The declaration goes on to outline the executive orders related to refugees and immigrants from majority Muslim countries.

“In regards to those who would argue from Scripture that the government has the right to enact these orders, I would restate that the center of Christianity is Christ who called us to be disciples – to do what he did – and not merely converts to a religion,” Johnson said. “In regards to Romans 13, which I recognize causes concern among those of us who take Scripture seriously, it seems to me that in a democracy, it is the people are the governing authority, and we are the people of Christ, called to welcome the stranger.”

The idea of a sanctuary campus echoes calls for sanctuary cities and counties, or places where immigrants and refugees would be safe from deportations and investigations despite recent executive action.

“These executive actions are deeply troubling both in themselves and in light of the complex role that the United States has played in the migration of persons from Latin America and the Muslim-majority countries currently affected by the ban,” the petition says. “Equally concerning is the occurrence of hate crimes and violence against immigrants, persons of Latin American and Middle Eastern origin, and other minority and marginalized persons across the nation and on our own campus.”

Th Texas legislature recently debated and voted on Senate Bill 4 (SB4), a bill that would cut funding for sanctuary cities and force local law enforcement to cooperate with immigration laws. The bill was passed to engrossment on Tuesday. The text of the bill itself relates to governing agencies and law enforcement rather than schools and universities that adopt sanctuary policies.

“We welcome the chance to get to talk about these things,” Lysen said.

Conversations about legal issues, financial roadblocks and the role of civil disobedience in remaining true to a Christian mission are precisely what the co-authors of the petition hope to have with Baylor administration, Lysen said.

“This is not a partisan issue. For us it has nothing to do with Democrat versus Republican or liberal versus conservative,” Lysen said. “I think it’s atrocious that those things should come into and determine and shut down on conversations about what it means to be Christians and to be faithful. … This is not a political issue. This is about who are we as a Christian university.”

The signers urge university administration to refuse to comply with immigration investigations or deportations and to welcome refugees, migrants, and minorities by publicly condemning recent executive orders. The document lays out specific ways the university can satisfy this criteria including not releasing immigration information of students to enforcement agencies, creating an office for non-citizen students to receive legal and financial aid.

“When we look at Baylor, we have a university that is obviously predominantly Baptist Christian, but it has still accepted a fair amount of people of other religious faiths, other ethnicities,” said sophomore Noah Ward, co-president of Better Together BU, an organization that is dedicated to increasing interfaith dialogue on college campuses and that supports the petition. “If Baylor University is truly dedicated to all of its students, all of its faculty, then it needs to show support for them in these times of trouble. I think one of the key things that the writers of the petition highlighted and articulated very well is that there is a number of sections both within the Christian faith and the Baptist tradition that highlight the importance of standing beside other people.”

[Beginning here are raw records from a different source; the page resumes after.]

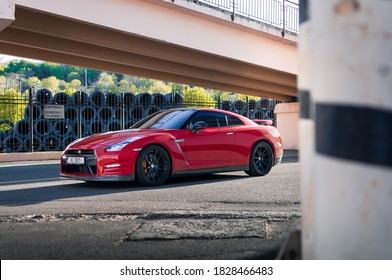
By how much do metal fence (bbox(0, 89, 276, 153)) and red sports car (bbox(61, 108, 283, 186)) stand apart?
14.1 meters

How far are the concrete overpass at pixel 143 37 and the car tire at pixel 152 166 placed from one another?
7678mm

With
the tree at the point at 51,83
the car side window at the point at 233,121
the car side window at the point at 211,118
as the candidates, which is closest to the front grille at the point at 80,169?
the car side window at the point at 211,118

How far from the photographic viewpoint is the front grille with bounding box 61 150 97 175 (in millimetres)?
8602

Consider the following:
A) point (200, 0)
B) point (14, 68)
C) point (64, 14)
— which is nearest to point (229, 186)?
point (64, 14)

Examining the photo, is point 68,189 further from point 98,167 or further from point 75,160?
point 98,167

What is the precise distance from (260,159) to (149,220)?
523 centimetres

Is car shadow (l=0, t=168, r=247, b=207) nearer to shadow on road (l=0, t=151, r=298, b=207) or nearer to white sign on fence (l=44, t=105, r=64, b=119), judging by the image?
shadow on road (l=0, t=151, r=298, b=207)

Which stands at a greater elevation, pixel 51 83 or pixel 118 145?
pixel 51 83

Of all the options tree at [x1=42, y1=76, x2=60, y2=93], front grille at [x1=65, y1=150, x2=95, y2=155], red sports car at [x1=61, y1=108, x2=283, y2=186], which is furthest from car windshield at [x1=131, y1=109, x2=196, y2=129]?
tree at [x1=42, y1=76, x2=60, y2=93]

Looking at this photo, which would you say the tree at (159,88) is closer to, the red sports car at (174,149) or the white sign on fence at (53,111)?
the white sign on fence at (53,111)

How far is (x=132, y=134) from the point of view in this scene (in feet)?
29.5

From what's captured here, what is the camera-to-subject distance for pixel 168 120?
32.2 ft

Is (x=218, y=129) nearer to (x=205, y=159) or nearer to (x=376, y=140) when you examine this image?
(x=205, y=159)

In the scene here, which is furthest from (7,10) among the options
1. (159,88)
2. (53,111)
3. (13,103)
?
(159,88)
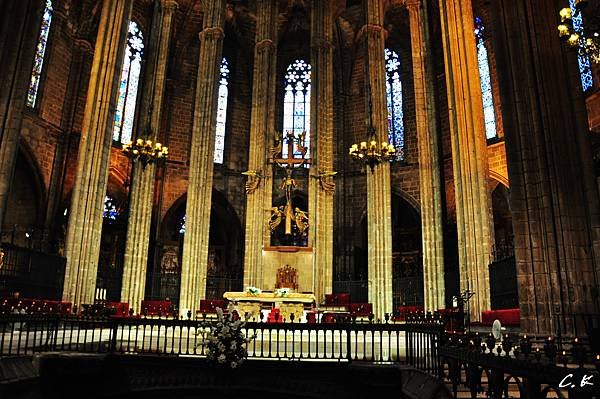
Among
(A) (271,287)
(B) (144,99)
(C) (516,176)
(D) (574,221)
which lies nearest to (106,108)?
(B) (144,99)

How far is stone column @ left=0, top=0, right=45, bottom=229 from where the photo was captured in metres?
11.4

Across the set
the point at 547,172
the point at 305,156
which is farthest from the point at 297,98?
the point at 547,172

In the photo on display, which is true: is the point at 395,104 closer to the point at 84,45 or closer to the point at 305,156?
the point at 305,156

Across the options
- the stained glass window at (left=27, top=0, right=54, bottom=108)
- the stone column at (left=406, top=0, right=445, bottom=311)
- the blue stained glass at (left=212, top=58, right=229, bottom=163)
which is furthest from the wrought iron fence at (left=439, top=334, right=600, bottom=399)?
the blue stained glass at (left=212, top=58, right=229, bottom=163)

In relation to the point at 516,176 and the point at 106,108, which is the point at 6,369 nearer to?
the point at 516,176

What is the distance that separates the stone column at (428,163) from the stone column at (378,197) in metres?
1.40

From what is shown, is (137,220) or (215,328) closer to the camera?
(215,328)

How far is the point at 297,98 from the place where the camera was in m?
28.8

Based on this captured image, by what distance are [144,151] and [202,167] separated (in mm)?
2487

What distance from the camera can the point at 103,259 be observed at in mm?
23656

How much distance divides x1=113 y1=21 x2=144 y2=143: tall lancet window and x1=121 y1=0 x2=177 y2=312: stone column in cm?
397

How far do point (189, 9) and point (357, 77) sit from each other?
1044 centimetres

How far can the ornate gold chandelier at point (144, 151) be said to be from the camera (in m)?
18.9

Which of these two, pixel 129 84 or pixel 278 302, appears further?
pixel 129 84
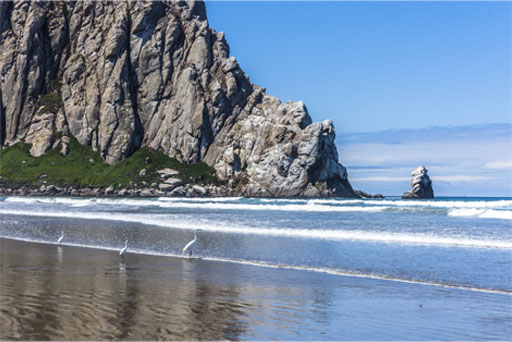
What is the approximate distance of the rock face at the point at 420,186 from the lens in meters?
138

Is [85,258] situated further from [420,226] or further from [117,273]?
[420,226]

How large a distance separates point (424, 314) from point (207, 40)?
425ft

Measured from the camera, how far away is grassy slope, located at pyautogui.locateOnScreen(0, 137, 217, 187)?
121500mm

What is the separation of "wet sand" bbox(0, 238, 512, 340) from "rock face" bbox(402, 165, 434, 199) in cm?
12600

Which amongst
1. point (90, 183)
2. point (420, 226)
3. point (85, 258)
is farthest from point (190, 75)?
point (85, 258)

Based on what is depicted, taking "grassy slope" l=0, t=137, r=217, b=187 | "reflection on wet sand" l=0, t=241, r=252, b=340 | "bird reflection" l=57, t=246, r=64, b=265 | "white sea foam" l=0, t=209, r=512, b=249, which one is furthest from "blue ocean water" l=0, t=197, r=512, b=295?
"grassy slope" l=0, t=137, r=217, b=187

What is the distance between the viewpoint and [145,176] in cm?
12281

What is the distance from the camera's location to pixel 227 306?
479 inches

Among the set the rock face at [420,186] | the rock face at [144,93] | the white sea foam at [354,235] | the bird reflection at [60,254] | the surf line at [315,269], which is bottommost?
the surf line at [315,269]

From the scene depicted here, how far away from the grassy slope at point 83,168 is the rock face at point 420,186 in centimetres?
5221

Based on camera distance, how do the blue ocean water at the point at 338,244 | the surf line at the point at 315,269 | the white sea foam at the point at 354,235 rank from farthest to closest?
the white sea foam at the point at 354,235
the blue ocean water at the point at 338,244
the surf line at the point at 315,269

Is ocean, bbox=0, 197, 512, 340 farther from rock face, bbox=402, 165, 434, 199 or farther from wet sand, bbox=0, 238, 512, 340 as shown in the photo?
rock face, bbox=402, 165, 434, 199

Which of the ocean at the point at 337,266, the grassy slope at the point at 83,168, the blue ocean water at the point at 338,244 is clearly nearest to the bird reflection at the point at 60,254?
the ocean at the point at 337,266

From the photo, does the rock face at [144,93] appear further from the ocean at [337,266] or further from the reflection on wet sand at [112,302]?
the reflection on wet sand at [112,302]
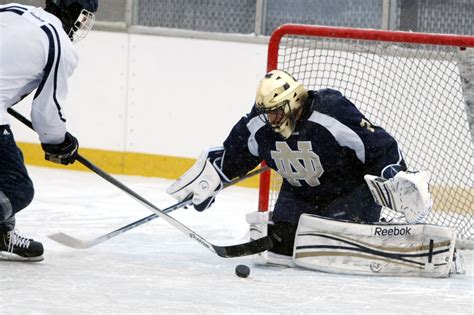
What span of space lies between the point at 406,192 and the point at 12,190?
4.35 ft

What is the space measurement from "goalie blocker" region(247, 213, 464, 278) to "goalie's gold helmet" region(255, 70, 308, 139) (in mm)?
353

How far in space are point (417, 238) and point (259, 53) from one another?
271 cm

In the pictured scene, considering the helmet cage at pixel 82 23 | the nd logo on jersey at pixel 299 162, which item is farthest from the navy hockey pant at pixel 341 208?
the helmet cage at pixel 82 23

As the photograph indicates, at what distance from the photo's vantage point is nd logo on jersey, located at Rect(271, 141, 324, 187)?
3934 mm

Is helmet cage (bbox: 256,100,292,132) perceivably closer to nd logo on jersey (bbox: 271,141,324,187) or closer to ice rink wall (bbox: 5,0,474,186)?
nd logo on jersey (bbox: 271,141,324,187)

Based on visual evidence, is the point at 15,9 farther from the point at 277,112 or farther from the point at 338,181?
the point at 338,181

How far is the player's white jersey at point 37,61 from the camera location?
3.67 m

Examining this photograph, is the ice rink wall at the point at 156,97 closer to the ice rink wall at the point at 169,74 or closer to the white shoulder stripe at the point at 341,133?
the ice rink wall at the point at 169,74

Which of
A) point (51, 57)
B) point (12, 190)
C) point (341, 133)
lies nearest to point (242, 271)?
point (341, 133)

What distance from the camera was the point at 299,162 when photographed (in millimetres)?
3971

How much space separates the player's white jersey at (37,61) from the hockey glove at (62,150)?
12cm

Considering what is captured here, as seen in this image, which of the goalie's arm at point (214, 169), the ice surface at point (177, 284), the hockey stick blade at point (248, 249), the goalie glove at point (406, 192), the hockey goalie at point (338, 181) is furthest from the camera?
the goalie's arm at point (214, 169)

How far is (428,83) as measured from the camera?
5387 millimetres

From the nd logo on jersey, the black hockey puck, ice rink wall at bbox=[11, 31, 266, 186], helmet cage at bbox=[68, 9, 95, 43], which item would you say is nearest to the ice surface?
the black hockey puck
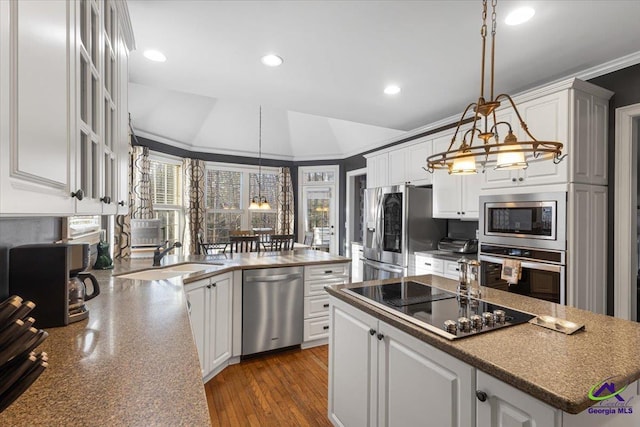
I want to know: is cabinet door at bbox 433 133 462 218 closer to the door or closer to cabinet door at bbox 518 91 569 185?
cabinet door at bbox 518 91 569 185

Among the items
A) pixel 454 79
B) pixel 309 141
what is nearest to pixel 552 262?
pixel 454 79

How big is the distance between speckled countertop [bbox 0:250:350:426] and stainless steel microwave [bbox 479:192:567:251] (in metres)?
2.71

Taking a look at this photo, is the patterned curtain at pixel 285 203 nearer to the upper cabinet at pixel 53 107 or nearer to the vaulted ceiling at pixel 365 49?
the vaulted ceiling at pixel 365 49

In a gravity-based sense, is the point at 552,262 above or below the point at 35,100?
below

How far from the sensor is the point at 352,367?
177 cm

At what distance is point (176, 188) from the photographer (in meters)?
5.66

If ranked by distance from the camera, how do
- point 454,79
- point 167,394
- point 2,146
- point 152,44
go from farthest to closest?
point 454,79, point 152,44, point 167,394, point 2,146

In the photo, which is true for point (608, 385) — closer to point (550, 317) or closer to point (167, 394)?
point (550, 317)

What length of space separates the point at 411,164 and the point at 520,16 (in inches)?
96.3

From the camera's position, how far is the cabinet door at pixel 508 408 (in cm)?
89

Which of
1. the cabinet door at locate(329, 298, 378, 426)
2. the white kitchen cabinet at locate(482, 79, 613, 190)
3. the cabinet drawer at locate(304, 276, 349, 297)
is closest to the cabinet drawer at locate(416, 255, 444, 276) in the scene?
the cabinet drawer at locate(304, 276, 349, 297)

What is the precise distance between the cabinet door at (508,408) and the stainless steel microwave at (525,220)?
200cm

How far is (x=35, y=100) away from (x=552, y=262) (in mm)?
3151

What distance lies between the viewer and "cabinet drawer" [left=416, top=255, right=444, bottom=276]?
11.7 feet
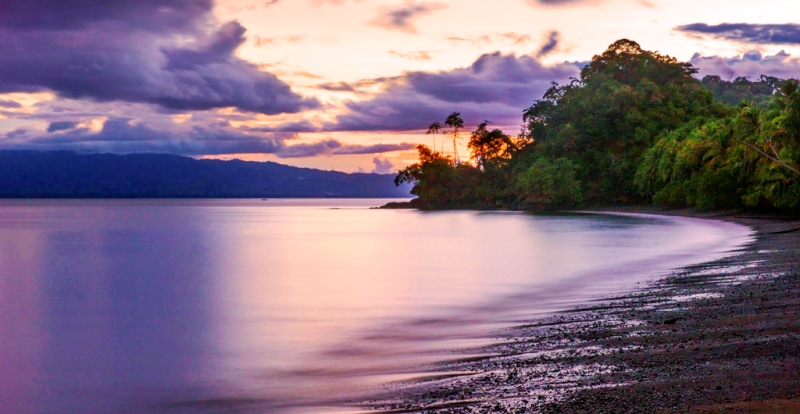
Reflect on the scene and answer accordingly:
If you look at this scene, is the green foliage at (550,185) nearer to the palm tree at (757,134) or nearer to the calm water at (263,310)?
the palm tree at (757,134)

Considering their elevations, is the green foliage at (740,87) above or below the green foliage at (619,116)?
above

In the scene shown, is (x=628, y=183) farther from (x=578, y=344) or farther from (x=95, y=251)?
(x=578, y=344)

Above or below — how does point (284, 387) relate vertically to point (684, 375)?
below

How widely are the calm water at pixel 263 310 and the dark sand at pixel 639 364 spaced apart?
5.04 ft

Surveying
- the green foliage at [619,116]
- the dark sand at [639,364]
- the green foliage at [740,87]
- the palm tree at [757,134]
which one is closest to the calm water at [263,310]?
the dark sand at [639,364]

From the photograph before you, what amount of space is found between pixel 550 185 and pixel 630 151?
418 inches

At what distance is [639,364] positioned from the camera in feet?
27.8

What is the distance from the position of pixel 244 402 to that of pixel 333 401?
1304 millimetres

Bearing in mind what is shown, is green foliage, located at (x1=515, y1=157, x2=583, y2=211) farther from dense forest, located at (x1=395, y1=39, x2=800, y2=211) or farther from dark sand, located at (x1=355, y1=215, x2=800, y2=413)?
dark sand, located at (x1=355, y1=215, x2=800, y2=413)

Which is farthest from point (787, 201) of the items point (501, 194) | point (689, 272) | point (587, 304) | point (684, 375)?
point (501, 194)

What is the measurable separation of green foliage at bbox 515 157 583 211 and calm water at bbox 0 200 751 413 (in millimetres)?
50447

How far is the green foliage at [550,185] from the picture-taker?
96.2m

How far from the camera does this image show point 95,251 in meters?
43.8

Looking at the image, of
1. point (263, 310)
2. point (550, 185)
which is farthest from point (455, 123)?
point (263, 310)
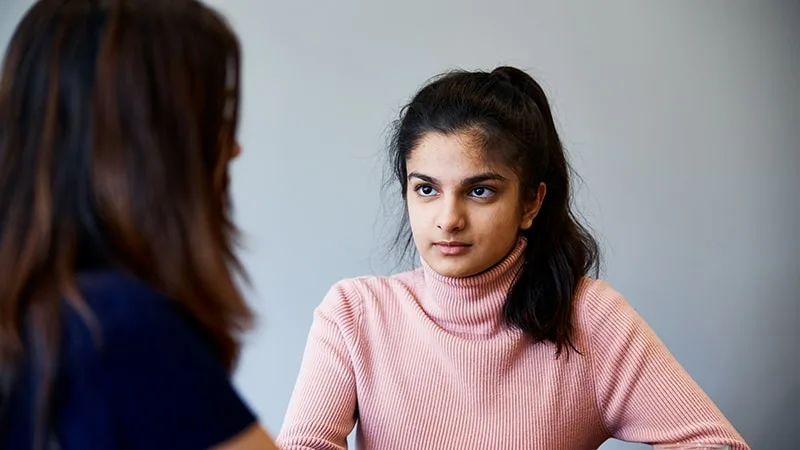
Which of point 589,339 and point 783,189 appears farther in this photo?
point 783,189

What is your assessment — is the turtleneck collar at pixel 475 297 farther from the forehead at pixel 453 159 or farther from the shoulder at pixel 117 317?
the shoulder at pixel 117 317

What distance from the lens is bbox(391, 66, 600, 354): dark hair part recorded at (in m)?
1.27

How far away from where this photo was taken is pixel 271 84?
1.63 meters

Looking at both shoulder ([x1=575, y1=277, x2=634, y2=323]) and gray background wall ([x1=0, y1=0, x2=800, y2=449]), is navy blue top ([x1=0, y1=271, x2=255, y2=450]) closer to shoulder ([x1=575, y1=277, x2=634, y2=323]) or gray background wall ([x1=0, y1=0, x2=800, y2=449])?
shoulder ([x1=575, y1=277, x2=634, y2=323])

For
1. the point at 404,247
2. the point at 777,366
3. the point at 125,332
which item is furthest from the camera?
the point at 777,366

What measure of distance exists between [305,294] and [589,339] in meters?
0.60

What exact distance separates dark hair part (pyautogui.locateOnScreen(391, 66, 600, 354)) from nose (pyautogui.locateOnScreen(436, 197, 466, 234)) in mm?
90

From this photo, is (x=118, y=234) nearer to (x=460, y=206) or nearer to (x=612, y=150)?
(x=460, y=206)

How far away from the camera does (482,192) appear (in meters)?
1.25

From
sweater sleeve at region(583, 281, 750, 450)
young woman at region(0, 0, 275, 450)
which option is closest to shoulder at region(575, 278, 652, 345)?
sweater sleeve at region(583, 281, 750, 450)

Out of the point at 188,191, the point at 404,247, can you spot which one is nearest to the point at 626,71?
the point at 404,247

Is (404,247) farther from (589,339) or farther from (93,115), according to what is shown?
(93,115)

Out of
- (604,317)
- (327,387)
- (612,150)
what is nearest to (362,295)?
(327,387)

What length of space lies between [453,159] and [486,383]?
1.13 ft
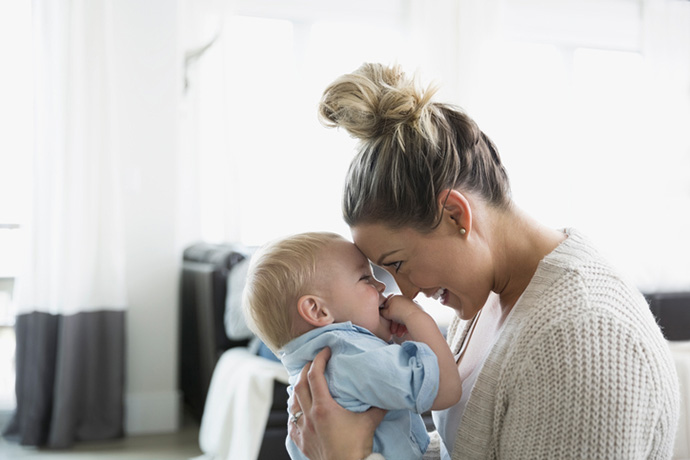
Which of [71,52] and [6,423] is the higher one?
[71,52]

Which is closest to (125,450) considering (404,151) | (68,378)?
(68,378)

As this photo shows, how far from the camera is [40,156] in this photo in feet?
13.0

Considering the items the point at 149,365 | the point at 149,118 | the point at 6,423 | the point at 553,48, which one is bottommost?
the point at 6,423

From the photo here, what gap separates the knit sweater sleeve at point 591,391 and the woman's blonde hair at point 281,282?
484 mm

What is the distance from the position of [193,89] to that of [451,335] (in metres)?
3.60

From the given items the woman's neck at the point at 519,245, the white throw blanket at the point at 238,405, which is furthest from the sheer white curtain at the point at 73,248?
the woman's neck at the point at 519,245

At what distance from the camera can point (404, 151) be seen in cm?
125

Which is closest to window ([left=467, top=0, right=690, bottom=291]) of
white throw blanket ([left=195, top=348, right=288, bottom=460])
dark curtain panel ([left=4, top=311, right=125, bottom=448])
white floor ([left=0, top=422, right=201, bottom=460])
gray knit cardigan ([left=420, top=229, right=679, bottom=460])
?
white throw blanket ([left=195, top=348, right=288, bottom=460])

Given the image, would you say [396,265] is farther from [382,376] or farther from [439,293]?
[382,376]

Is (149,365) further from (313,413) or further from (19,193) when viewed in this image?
Result: (313,413)

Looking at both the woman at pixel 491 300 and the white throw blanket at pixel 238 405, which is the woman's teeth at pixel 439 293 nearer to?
the woman at pixel 491 300

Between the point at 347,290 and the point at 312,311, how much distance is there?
0.08 meters

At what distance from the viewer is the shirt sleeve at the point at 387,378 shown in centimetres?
125

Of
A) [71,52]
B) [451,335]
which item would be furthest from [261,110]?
[451,335]
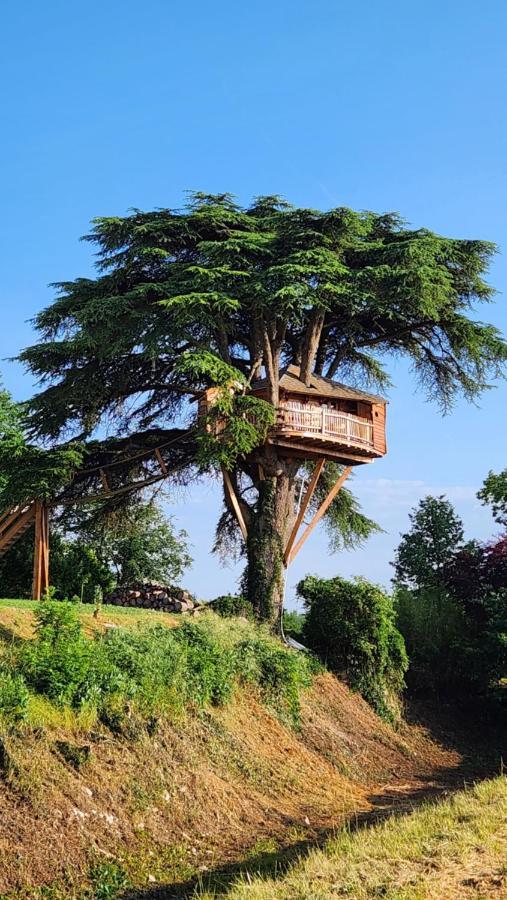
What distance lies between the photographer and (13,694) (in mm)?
12102

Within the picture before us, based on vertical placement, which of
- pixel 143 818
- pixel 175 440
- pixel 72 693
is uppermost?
pixel 175 440

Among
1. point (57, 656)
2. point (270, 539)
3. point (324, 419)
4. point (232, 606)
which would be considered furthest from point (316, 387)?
point (57, 656)

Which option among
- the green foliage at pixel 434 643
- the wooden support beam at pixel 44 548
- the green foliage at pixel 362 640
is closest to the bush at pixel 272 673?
the green foliage at pixel 362 640

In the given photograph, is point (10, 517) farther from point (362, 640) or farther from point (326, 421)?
point (362, 640)

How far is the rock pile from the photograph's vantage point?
25.6m

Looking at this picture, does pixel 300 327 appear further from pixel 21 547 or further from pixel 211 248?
pixel 21 547

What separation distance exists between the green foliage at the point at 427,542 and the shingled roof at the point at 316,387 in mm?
9093

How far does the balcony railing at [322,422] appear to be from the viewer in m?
24.3

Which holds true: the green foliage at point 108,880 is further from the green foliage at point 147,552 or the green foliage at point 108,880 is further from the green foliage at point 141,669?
the green foliage at point 147,552

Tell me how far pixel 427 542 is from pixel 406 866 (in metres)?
26.3

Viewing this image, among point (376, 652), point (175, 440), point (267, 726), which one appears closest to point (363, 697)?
point (376, 652)

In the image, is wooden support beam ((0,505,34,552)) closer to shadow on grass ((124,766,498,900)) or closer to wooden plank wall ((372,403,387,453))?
wooden plank wall ((372,403,387,453))

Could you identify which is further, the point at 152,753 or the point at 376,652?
the point at 376,652

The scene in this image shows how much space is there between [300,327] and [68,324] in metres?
7.30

Other institutions have adopted similar policies such as Columbia University and Wesleyan University but have not cited Christian values as a foundation for adoption of sanctuary campus policies.

“I think we have a very hopeful position in regards to what the administration will do,” Johnson said. “That being said, the speed at which things happen is perhaps helped along when the student body is active and wants to see good things as well.”